McQuaid: Armstrong-Contador Rivalry Good for Cycling
The rivalry between Tour de France champions Lance Armstrong and Alberto Contador is healthy and good for cycling, the president of the sport's world body, Pat McQuaid, said.
The rivalry between Tour de France champions Lance Armstrong and Alberto Contador is healthy and good for cycling, the president of the sport's world body, Pat McQuaid, said Saturday.
Contador won last year's tour as a teammate of Armstrong's but has since been critical of the seven-time Tour winner, saying their relationship was virtually "nonexistent."
Armstrong has more tactfully denied Contador's claims that he lacked support from his Astana teammates and team management during last July's Tour.
McQuaid told a news conference in Adelaide on Saturday, during the Tour Down Under, that the war of words between Armstrong and Contador were better than the doping controversies that have often hurt cycling.
"I see it as a healthy rivalry, I don't see it as being over the top," UCI president McQuaid said.
"They're both saying things to position themselves in the leadup to the Tour (de France) and that's a strategic aspect that there's always been throughout cycling. I don't think there's anything unhealthy about it. I think it's good for the sport."
Armstrong, 38, will ride this year's Tour de France for his new U.S.-based Team Radioshack. He returned to competitive cycling last year after a 3 1/2-year retirement lured by the desire to win the world's most famous cycling race for an eighth time.

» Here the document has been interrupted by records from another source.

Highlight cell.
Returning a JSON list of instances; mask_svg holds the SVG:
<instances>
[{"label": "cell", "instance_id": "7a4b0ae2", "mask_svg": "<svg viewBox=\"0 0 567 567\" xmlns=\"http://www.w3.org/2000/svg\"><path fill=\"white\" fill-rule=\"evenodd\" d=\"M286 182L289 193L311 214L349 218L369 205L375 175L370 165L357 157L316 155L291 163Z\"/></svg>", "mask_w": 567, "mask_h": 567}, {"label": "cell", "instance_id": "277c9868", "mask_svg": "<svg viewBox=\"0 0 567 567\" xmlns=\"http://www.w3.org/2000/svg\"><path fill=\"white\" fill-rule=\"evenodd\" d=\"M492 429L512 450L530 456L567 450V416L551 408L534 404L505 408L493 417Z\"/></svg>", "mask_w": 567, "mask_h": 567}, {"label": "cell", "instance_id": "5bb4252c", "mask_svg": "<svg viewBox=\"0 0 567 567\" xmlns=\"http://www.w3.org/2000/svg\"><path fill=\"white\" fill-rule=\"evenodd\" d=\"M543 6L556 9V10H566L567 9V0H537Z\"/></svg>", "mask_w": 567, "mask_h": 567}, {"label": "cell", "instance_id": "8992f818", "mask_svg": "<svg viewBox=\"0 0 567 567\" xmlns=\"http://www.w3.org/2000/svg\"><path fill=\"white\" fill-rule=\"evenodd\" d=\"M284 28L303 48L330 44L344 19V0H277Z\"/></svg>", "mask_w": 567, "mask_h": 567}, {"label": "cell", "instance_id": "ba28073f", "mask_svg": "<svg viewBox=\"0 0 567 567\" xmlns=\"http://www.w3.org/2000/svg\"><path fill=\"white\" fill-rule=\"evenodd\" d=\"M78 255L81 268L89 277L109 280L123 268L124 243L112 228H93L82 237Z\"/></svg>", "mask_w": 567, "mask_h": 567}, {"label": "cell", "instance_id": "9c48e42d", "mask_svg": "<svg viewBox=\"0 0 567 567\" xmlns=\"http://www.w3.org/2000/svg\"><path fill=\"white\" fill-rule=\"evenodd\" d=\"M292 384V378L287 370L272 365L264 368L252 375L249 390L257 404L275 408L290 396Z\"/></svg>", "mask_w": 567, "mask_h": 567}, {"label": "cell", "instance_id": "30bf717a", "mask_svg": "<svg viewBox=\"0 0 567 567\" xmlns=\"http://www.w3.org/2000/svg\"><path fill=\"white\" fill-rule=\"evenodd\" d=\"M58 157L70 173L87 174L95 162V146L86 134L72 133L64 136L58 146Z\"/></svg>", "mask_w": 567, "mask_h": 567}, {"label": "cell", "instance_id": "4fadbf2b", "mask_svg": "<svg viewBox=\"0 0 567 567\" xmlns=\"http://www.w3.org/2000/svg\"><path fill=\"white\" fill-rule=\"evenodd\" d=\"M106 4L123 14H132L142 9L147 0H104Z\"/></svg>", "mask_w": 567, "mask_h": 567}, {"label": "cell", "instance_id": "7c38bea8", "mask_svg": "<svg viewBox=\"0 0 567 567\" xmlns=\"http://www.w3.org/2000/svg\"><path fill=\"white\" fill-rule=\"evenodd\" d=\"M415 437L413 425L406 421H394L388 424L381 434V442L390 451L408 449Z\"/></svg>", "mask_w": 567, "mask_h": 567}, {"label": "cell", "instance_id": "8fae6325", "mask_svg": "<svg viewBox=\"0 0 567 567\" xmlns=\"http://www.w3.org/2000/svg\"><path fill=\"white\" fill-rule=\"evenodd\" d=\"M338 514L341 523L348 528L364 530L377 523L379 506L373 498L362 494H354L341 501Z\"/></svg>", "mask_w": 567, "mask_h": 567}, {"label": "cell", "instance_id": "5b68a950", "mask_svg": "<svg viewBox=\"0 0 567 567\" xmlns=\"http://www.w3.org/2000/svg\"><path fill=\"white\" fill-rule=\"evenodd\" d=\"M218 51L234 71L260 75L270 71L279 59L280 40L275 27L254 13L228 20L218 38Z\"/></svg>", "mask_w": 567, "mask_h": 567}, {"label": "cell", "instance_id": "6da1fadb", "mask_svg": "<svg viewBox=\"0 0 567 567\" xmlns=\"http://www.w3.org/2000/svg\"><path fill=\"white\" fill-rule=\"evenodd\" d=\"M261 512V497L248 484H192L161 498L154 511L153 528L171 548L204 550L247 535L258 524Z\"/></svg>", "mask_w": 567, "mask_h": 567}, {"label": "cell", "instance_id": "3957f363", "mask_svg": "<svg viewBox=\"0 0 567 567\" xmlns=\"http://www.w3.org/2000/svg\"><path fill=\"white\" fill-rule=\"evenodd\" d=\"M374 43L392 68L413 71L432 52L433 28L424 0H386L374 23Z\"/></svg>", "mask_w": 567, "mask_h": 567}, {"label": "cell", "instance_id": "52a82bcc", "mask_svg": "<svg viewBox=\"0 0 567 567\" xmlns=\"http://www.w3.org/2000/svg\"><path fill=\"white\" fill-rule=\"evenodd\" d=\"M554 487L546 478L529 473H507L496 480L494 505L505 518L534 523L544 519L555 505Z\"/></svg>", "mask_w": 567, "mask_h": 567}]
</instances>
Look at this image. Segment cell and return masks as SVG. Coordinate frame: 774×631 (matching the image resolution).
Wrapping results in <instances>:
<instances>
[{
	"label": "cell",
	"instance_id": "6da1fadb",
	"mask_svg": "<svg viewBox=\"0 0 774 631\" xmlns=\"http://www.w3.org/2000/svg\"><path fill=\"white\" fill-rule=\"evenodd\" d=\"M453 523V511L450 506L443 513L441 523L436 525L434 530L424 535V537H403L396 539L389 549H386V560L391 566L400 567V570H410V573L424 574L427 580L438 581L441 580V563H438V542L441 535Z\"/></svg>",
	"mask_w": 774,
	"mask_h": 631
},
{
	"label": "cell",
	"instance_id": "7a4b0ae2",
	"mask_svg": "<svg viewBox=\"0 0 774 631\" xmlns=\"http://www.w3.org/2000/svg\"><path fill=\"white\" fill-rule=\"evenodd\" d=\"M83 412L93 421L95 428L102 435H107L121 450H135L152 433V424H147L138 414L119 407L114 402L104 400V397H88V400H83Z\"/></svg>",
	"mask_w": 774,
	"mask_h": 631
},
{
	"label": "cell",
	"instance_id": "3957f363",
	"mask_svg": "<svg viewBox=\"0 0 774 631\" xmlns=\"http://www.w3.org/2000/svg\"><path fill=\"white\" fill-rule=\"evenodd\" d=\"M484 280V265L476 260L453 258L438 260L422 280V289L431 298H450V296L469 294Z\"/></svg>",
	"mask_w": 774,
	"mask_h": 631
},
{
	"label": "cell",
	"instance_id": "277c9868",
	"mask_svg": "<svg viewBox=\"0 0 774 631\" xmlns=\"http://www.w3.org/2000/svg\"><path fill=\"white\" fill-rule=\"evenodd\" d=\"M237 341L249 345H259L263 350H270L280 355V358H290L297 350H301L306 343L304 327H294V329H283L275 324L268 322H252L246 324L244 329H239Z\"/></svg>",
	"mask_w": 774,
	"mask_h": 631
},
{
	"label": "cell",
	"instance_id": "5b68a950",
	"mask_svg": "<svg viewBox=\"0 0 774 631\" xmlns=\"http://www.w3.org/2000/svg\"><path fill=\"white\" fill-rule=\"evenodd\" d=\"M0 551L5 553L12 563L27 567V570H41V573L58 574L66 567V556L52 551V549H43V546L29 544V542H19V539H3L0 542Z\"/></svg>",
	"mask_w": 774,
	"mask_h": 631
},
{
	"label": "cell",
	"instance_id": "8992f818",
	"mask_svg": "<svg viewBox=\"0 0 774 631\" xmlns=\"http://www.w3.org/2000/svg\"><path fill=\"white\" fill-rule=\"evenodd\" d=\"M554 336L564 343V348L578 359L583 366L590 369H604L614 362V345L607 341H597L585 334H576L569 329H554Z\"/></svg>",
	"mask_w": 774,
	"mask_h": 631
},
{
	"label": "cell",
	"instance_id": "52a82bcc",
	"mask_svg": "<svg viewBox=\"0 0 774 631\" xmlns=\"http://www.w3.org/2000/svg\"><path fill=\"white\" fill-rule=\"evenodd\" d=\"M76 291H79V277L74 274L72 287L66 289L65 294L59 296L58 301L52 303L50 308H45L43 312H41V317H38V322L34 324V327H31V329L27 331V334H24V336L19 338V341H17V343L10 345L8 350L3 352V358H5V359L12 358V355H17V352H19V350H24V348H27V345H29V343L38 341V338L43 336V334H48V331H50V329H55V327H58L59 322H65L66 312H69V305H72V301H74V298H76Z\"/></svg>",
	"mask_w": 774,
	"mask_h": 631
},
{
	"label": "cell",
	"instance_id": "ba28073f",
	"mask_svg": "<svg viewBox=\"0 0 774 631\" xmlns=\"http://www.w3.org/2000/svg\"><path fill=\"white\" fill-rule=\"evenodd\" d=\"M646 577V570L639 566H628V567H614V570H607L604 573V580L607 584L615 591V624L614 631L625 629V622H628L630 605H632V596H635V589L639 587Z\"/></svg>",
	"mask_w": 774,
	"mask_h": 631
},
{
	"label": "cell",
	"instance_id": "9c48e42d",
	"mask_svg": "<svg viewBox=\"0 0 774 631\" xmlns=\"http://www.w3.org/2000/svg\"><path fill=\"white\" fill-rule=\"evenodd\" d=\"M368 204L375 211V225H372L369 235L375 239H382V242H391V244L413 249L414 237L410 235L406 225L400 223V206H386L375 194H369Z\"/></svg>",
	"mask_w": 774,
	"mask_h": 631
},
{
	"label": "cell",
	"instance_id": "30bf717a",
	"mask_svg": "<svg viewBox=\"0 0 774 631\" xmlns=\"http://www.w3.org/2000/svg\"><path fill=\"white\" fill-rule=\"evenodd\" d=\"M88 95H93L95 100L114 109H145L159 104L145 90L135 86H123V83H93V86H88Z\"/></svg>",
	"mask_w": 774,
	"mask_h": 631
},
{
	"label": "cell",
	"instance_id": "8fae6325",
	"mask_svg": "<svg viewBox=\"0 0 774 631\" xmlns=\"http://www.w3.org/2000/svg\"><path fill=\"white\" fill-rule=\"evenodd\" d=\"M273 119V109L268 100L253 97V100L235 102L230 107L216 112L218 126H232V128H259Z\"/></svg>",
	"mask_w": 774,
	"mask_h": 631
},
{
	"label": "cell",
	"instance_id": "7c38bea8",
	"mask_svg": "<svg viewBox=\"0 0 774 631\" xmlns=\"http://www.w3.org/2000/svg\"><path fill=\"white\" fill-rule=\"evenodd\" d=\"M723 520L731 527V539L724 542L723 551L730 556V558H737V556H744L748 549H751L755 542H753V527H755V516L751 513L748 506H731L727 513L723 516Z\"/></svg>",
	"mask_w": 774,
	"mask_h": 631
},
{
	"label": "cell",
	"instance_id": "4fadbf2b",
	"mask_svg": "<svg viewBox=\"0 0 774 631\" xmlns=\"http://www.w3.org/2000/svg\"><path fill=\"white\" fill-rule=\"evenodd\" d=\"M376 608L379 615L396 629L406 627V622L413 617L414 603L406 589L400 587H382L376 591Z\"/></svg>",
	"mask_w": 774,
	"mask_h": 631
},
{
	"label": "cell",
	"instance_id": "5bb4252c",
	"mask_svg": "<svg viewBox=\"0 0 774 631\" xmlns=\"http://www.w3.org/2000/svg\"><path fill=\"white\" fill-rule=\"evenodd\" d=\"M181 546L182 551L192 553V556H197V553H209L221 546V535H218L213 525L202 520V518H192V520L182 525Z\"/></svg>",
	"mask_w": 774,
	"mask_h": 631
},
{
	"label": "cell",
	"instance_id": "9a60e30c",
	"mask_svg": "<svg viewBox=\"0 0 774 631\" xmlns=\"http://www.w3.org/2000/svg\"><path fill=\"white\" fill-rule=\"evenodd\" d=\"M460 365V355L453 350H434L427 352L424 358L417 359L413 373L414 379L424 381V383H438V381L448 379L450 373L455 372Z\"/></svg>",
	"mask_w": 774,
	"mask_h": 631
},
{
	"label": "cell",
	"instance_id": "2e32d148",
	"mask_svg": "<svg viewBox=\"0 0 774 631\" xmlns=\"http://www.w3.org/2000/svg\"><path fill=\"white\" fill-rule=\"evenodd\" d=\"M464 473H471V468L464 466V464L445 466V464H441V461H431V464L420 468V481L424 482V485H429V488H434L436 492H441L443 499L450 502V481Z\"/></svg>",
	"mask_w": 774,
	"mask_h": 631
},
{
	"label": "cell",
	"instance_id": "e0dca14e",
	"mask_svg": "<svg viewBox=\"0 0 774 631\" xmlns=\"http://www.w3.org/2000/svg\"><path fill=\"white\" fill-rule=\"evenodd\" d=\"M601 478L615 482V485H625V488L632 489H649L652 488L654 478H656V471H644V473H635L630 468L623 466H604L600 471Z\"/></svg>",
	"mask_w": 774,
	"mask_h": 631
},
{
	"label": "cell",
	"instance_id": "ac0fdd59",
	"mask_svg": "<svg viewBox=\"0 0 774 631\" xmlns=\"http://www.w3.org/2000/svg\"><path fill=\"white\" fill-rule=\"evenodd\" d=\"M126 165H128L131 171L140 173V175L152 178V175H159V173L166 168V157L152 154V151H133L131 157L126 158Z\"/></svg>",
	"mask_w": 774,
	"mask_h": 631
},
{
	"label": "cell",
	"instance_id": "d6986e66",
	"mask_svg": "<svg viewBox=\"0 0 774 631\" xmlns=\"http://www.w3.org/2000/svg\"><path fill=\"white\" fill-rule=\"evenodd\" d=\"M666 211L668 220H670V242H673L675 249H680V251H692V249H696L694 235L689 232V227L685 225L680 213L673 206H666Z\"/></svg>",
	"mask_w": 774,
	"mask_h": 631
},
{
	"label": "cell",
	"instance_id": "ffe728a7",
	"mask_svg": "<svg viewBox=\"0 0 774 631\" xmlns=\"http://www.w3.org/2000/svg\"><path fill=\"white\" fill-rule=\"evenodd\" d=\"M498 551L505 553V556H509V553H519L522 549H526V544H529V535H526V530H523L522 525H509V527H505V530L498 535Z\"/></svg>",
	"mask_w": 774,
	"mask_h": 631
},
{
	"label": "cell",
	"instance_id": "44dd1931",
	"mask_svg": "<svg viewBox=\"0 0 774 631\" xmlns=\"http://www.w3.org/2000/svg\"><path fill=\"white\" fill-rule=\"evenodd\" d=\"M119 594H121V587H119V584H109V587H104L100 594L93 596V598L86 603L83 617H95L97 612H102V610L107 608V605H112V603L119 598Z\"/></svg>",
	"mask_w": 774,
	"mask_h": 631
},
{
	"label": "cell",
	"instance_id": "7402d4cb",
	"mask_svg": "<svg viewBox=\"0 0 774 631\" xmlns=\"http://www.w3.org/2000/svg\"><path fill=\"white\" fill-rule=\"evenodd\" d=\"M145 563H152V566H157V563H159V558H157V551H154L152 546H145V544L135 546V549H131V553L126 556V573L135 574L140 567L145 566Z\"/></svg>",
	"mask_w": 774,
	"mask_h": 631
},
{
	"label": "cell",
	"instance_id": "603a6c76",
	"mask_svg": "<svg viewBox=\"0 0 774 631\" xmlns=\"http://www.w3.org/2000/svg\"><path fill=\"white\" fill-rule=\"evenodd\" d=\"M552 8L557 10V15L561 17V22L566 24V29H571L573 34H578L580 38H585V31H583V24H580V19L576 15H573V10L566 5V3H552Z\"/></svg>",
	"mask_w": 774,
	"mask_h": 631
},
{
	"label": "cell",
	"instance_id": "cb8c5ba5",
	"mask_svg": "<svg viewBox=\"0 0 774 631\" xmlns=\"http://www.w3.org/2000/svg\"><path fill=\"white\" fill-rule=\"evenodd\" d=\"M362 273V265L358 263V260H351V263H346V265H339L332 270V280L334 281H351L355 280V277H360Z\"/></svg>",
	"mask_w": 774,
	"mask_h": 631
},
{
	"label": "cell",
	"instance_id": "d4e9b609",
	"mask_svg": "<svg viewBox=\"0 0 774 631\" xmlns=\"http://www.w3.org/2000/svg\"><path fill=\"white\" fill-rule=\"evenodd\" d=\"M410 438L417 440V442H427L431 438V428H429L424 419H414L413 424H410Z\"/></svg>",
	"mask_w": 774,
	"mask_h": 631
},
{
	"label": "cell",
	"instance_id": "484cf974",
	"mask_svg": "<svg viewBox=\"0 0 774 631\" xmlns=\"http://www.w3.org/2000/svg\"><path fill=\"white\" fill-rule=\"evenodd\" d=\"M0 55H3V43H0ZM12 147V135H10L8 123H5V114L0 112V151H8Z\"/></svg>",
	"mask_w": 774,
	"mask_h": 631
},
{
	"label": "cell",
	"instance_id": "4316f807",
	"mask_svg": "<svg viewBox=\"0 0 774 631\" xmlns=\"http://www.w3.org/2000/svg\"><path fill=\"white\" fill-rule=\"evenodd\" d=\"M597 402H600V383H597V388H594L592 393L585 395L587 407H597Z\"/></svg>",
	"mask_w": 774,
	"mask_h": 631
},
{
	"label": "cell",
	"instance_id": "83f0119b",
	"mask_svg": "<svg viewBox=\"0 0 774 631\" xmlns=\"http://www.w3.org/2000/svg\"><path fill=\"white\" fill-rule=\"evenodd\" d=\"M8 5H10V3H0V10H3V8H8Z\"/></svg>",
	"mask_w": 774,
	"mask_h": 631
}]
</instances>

Armstrong is competing in the six-day Tour Down Under and Saturday delivered a strong hint that this cycling season will not be his last. There had been strong speculation that Armstrong would retire for good at the end of the current season but he now appears to dismiss that possibility.
"I suspect I'll be doing some racing in 2011. I don't know if it will be a full schedule," Armstrong said.